Nossos mares e a água de lastro
Por Milena Barbosa de Melo
Doutora e Mestre em Direito Internacional pela Universidade de Coimbra, Portugal. Professora Universitária. Diretora acadêmica da ANEED
A Convenção das Nações Unidas sobre o Direito do Mar, estabelecida em Montego Bay (Jamaica), muito embora tenha especificado com bastante propriedade vários elementos essenciais para o processo de proteção e conservação dos recursos marinhos, ainda foi possível identificar a ausência de alguns elementos que são demasiadamente importantes para o sistema de proteção do meio ambiente, nomeadamente, as questões que se relacionam com água de lastro.
Apesar de a água de lastro ser um elemento eminentemente importante para trazer segurança no âmbito da navegação dos navios cargueiros, o seu uso impõe danos para o meio ambiente marinho. Tudo ocorre porque o líquido (água) utilizado nos tanques são originários de locais que, muitas vezes, possuem um grande nível “de” insalubridade, visto que, a água que é estocada nos tanques dos navios para garantir a sua estabilidade, pode conter espécies vegetais e animais endémicas e resíduos tóxicos, que ao atracar em portos estrangeiros poderá causar danos e contaminação ambiental no momento da troca de água, ocorrido no ato da estocagem e novas mercadorias.
Imaginem a quantidade de navios cargueiros em pleno funcionamento e, observem que, em cada navio, existe uma quantidade considerável de água de lastro que poderá contaminar vários litorais pelo mundo. Inclusive a ANVISA apresentou um estudo em que aponta um índice altíssimo de contaminação na água de lastro onde 71% das amostras dos navios estrangeiros, em alguns portos no Brasil, apresentavam água contaminada. Por isso, no intuito de suprir a lacuna apresentada pela CONVEMAR, a Organização Marítima Internacional passou a liderar a elaboração de um texto convencional que estabelece a regulamentação do uso da água de lastro pelos navios, nomeadamente a Convenção de Gerenciamento de Água de Lastro (BWM).
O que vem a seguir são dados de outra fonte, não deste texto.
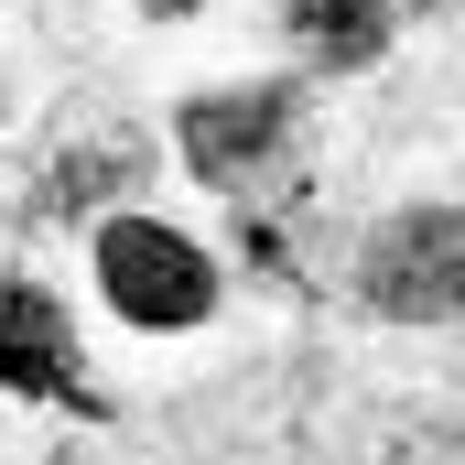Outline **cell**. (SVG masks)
<instances>
[{"label": "cell", "mask_w": 465, "mask_h": 465, "mask_svg": "<svg viewBox=\"0 0 465 465\" xmlns=\"http://www.w3.org/2000/svg\"><path fill=\"white\" fill-rule=\"evenodd\" d=\"M411 11H444V0H411Z\"/></svg>", "instance_id": "7"}, {"label": "cell", "mask_w": 465, "mask_h": 465, "mask_svg": "<svg viewBox=\"0 0 465 465\" xmlns=\"http://www.w3.org/2000/svg\"><path fill=\"white\" fill-rule=\"evenodd\" d=\"M141 173V141H109V152H65L54 163V206H98V195H119Z\"/></svg>", "instance_id": "6"}, {"label": "cell", "mask_w": 465, "mask_h": 465, "mask_svg": "<svg viewBox=\"0 0 465 465\" xmlns=\"http://www.w3.org/2000/svg\"><path fill=\"white\" fill-rule=\"evenodd\" d=\"M292 130V87H217V98H184L173 119V152L206 173V184H249Z\"/></svg>", "instance_id": "3"}, {"label": "cell", "mask_w": 465, "mask_h": 465, "mask_svg": "<svg viewBox=\"0 0 465 465\" xmlns=\"http://www.w3.org/2000/svg\"><path fill=\"white\" fill-rule=\"evenodd\" d=\"M282 22H292V44L314 65H379L390 54V11L379 0H282Z\"/></svg>", "instance_id": "5"}, {"label": "cell", "mask_w": 465, "mask_h": 465, "mask_svg": "<svg viewBox=\"0 0 465 465\" xmlns=\"http://www.w3.org/2000/svg\"><path fill=\"white\" fill-rule=\"evenodd\" d=\"M98 292H109L130 325L163 336V325H206L228 282H217V260L184 228H163V217H109V228H98Z\"/></svg>", "instance_id": "2"}, {"label": "cell", "mask_w": 465, "mask_h": 465, "mask_svg": "<svg viewBox=\"0 0 465 465\" xmlns=\"http://www.w3.org/2000/svg\"><path fill=\"white\" fill-rule=\"evenodd\" d=\"M357 303L390 314V325H455V303H465V217H455V195L401 206V217L368 228V249H357Z\"/></svg>", "instance_id": "1"}, {"label": "cell", "mask_w": 465, "mask_h": 465, "mask_svg": "<svg viewBox=\"0 0 465 465\" xmlns=\"http://www.w3.org/2000/svg\"><path fill=\"white\" fill-rule=\"evenodd\" d=\"M0 390H33V401L76 390V325L44 282H0Z\"/></svg>", "instance_id": "4"}]
</instances>
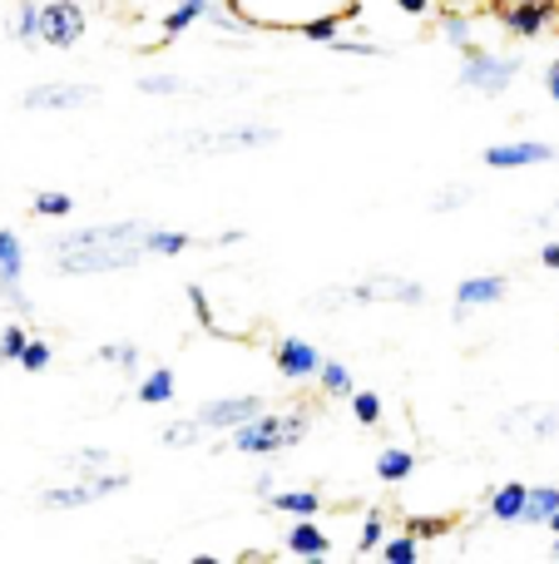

Atualmente observa-se que 90,98% não apenas assinaram, mas se tornaram signatários da referida convenção internacional.
O objetivo central do referido texto que está em vigor desde 2017 é tão somente impedir a propagação de espécies aquáticas que sejam consideravelmente invasivas. E, portanto, os países signatários do documento deverão aplicar as exigências aos navios, de maneira que, a água de lastro venha a ser trocada, ao menos, com uma distância de 200 milhas da costa do país e, ainda, com 200 metros de profundidade.
Ocorre que, muito embora seja uma medida necessária para o meio ambiente marinho, o que se observa é uma grande preocupação por parte do setor de transportes marítimos em geral, em virtude do grande impacto financeiro e, ainda, técnico que vem tornar inviável as exigências observadas na Convenção. A questão reside tão somente na possibilidade de que muitos dos navios que já estão em rota não possuam a técnica adequada. E, portanto, ao aplicar a técnica exigida irá apresentar um atraso significativo no desenvolvimento das operações comerciais em cerca de 80%.
Entretanto, muito embora exista o conflito real, não se pode olvidar a importância suprema da proteção ao meio ambiente. E, portanto, deve prevalecer a proteção do meio ambiente marítimo, como uma forma segura de garantir qualidade de vida às populações. O preço pela inobservância aos preceitos naturais e, em especial, pela sua importância pode nos levar a caminho sem volta e já temos sido punidos pelos danos ambientais causados. Chegou a hora de valorizar a vida. Que a Convenção BWM seja cumprida!